Michele Norris to Return to NPR in New Role

By BRIAN STELTER

entire article

…Ms. Norris left her position (as host for NPR) in October 2011 when her husband, Broderick Johnson, joined President Obama’s re-election campaign as a senior adviser. At that time she thought she’d return to “All Things Considered” after the campaign. But then, during her leave of absence, she poured herself into The Race Card Project, something she had started while on a book tour in 2010 to spur conversations about race.

The project invited participants to distill their thoughts about race to six words and submit them on postcards or on social networking Web sites. “I asked people to think about their experiences, their observations, their triumphs, their laments,” she said. To date she has received more than 12,000 submissions, conveying messages like these:

— “My skin makes my life easier.”

— “Waiting for race not to matter.”

— “Don’t vote for that black guy.”

— “I am a conservative, not racist!”

— “Who do you mean by ‘they?’“

— “Underneath, we all taste like chicken.”

“At some point I realized I couldn’t walk away from it,” Ms. Norris said in a telephone interview Thursday, describing how she “accidentally tripped into this next chapter of my career.”

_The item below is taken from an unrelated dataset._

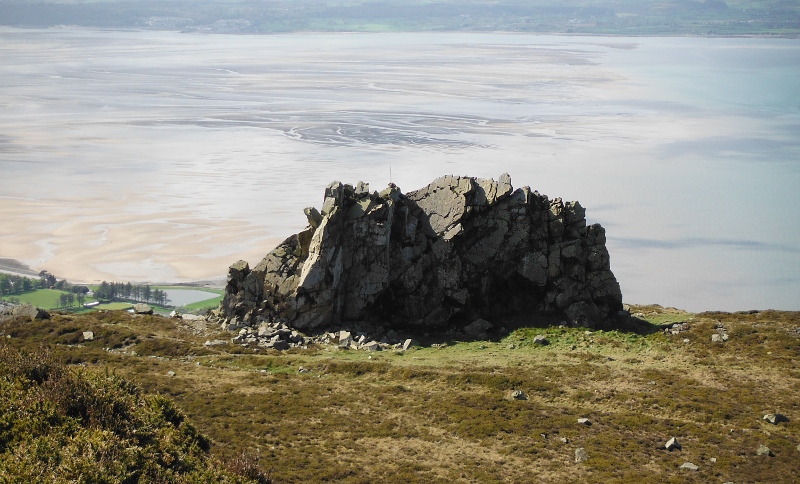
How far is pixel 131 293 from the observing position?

But hosting “All Things Considered” is “all-encompassing,” Ms. Norris said, and she wouldn’t have had enough time to devote to follow-up interviews with the respondents and features about race. So she and Ms. Smith conceived a new role for her that will include Web and radio segments related to The Race Card Project; profiles and in-depth segments about politics, the kind she has produced for years; and guest-hosting opportunities.